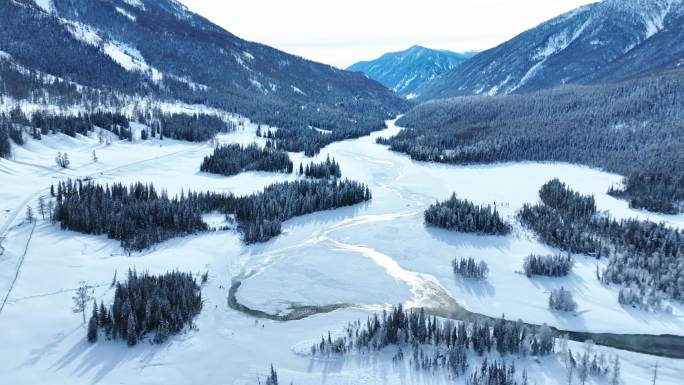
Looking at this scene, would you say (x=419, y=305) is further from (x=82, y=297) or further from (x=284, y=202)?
(x=284, y=202)

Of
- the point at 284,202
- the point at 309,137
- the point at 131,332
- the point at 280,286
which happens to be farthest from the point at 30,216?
the point at 309,137

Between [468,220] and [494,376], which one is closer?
[494,376]

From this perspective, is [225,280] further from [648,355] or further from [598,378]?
[648,355]

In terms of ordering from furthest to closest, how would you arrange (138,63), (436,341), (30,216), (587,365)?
(138,63)
(30,216)
(436,341)
(587,365)

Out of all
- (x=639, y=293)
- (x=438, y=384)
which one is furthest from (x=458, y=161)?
(x=438, y=384)

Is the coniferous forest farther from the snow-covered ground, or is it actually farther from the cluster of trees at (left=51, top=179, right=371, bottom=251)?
the cluster of trees at (left=51, top=179, right=371, bottom=251)

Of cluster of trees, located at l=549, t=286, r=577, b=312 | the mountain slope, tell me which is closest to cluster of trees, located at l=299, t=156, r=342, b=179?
cluster of trees, located at l=549, t=286, r=577, b=312

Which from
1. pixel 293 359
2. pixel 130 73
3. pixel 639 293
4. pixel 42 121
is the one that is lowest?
pixel 293 359

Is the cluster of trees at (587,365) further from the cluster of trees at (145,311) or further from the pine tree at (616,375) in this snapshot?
the cluster of trees at (145,311)
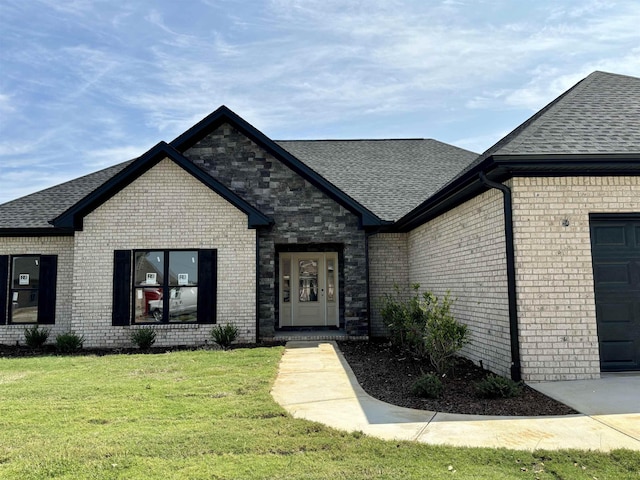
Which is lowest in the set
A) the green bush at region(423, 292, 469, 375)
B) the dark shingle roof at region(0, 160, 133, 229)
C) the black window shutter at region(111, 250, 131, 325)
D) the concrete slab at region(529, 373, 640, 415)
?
the concrete slab at region(529, 373, 640, 415)

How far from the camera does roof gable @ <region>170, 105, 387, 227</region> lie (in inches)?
490

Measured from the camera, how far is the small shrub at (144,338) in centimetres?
1120

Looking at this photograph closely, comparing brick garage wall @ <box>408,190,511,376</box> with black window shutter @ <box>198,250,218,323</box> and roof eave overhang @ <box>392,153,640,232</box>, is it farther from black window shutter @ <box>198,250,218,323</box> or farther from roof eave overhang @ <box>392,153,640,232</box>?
black window shutter @ <box>198,250,218,323</box>

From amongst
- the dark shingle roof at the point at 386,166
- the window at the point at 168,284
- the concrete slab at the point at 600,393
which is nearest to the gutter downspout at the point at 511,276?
the concrete slab at the point at 600,393

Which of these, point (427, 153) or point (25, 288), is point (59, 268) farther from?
point (427, 153)

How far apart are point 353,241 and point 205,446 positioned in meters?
8.78

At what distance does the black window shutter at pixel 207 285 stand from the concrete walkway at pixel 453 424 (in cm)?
522

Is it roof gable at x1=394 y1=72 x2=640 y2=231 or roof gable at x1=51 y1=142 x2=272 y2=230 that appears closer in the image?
roof gable at x1=394 y1=72 x2=640 y2=231

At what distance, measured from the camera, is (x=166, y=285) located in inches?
464

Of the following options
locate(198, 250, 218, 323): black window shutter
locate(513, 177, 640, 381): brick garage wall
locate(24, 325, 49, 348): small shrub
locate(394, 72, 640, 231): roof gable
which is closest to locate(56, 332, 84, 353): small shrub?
locate(24, 325, 49, 348): small shrub

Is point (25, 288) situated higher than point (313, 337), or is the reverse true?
point (25, 288)

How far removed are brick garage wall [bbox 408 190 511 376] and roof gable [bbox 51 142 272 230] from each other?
4.56 m

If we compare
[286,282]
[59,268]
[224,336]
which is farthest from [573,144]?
[59,268]

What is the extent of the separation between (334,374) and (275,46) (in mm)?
7602
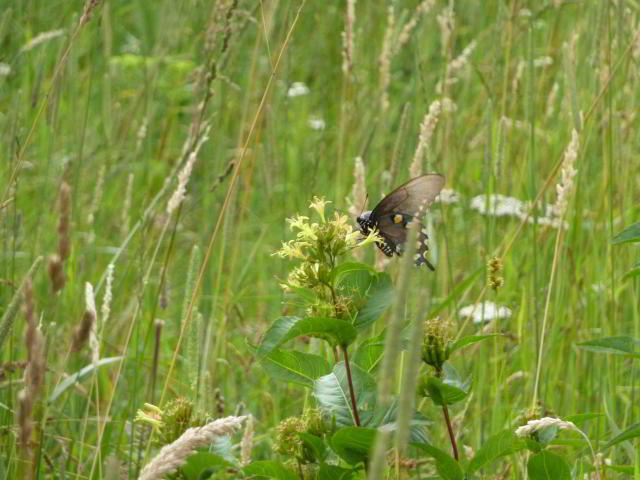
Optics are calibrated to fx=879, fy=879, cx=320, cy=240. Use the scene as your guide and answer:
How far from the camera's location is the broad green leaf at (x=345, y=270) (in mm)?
1076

········

Write out every line of the records above word for word, omitting the pictures.

Looking at this scene, would you say (x=419, y=305) is further from (x=82, y=297) or further from (x=284, y=202)?
(x=284, y=202)

Of
- the point at 284,202
- the point at 309,137
- the point at 131,332
- the point at 280,286
which happens to be farthest from the point at 30,216?
the point at 309,137

Between [468,220] and [494,376], which one is closer?
[494,376]

From this perspective, is [225,280] further from [648,355] or further from [598,378]?
[648,355]

In terms of ordering from furthest to closest, how would you arrange (138,63), (436,341), (30,216), (587,365)?
(138,63)
(30,216)
(436,341)
(587,365)

Out of all
- (x=639, y=293)
- (x=438, y=384)
which one is furthest from (x=458, y=161)?
(x=438, y=384)

Is the coniferous forest farther from the snow-covered ground, or is it actually farther from the cluster of trees at (left=51, top=179, right=371, bottom=251)?
the cluster of trees at (left=51, top=179, right=371, bottom=251)

Of cluster of trees, located at l=549, t=286, r=577, b=312 | the mountain slope, tell me which is closest to cluster of trees, located at l=299, t=156, r=342, b=179?
cluster of trees, located at l=549, t=286, r=577, b=312

Which from
1. pixel 293 359
2. pixel 130 73
3. pixel 639 293
4. pixel 42 121
is the one that is lowest?
pixel 293 359

Is the cluster of trees at (587,365) further from the cluster of trees at (145,311) or further from the pine tree at (616,375) in this snapshot?
the cluster of trees at (145,311)
Which is lowest in the set
A) the green bush at region(423, 292, 469, 375)
B) the dark shingle roof at region(0, 160, 133, 229)
C) the black window shutter at region(111, 250, 131, 325)
D) the concrete slab at region(529, 373, 640, 415)
?
the concrete slab at region(529, 373, 640, 415)

How far from the camera does roof gable @ <region>170, 105, 387, 227</region> lie (in inches)?
490

Measured from the camera, how far is the small shrub at (144,338) in centimetres?
1120

Looking at this photograph closely, comparing brick garage wall @ <box>408,190,511,376</box> with black window shutter @ <box>198,250,218,323</box> and roof eave overhang @ <box>392,153,640,232</box>, is it farther from black window shutter @ <box>198,250,218,323</box> or farther from roof eave overhang @ <box>392,153,640,232</box>?
black window shutter @ <box>198,250,218,323</box>

From amongst
- the dark shingle roof at the point at 386,166
- the window at the point at 168,284
- the concrete slab at the point at 600,393
which is nearest to the gutter downspout at the point at 511,276?
the concrete slab at the point at 600,393

Which of these, point (427, 153) or point (25, 288), is point (59, 268) farther from?
point (427, 153)

How far apart are point 353,241 and point 205,446 positioned in meters?
8.78

At what distance does the black window shutter at pixel 207 285 stand from the concrete walkway at pixel 453 424 (in cm)?
522

Is it roof gable at x1=394 y1=72 x2=640 y2=231 or roof gable at x1=51 y1=142 x2=272 y2=230 that appears closer in the image?
roof gable at x1=394 y1=72 x2=640 y2=231

At what distance, measured from the camera, is (x=166, y=285) located in inches?
464

Of the following options
locate(198, 250, 218, 323): black window shutter
locate(513, 177, 640, 381): brick garage wall
locate(24, 325, 49, 348): small shrub
locate(394, 72, 640, 231): roof gable
which is closest to locate(56, 332, 84, 353): small shrub?
locate(24, 325, 49, 348): small shrub

Is point (25, 288) situated higher than point (313, 337), or is the reverse true?
point (25, 288)

How far removed are brick garage wall [bbox 408 190 511 376] and roof gable [bbox 51 142 272 230] from each other?
4.56 m

If we compare
[286,282]
[59,268]
[224,336]
which is farthest from [573,144]?
[59,268]

What is the extent of the separation between (334,374) and (275,46) (in mm)?
7602
Optics are calibrated to fx=879, fy=879, cx=320, cy=240. Use the scene as your guide and answer:
How far from the camera's location is the broad green leaf at (x=345, y=270) (in mm)?
1076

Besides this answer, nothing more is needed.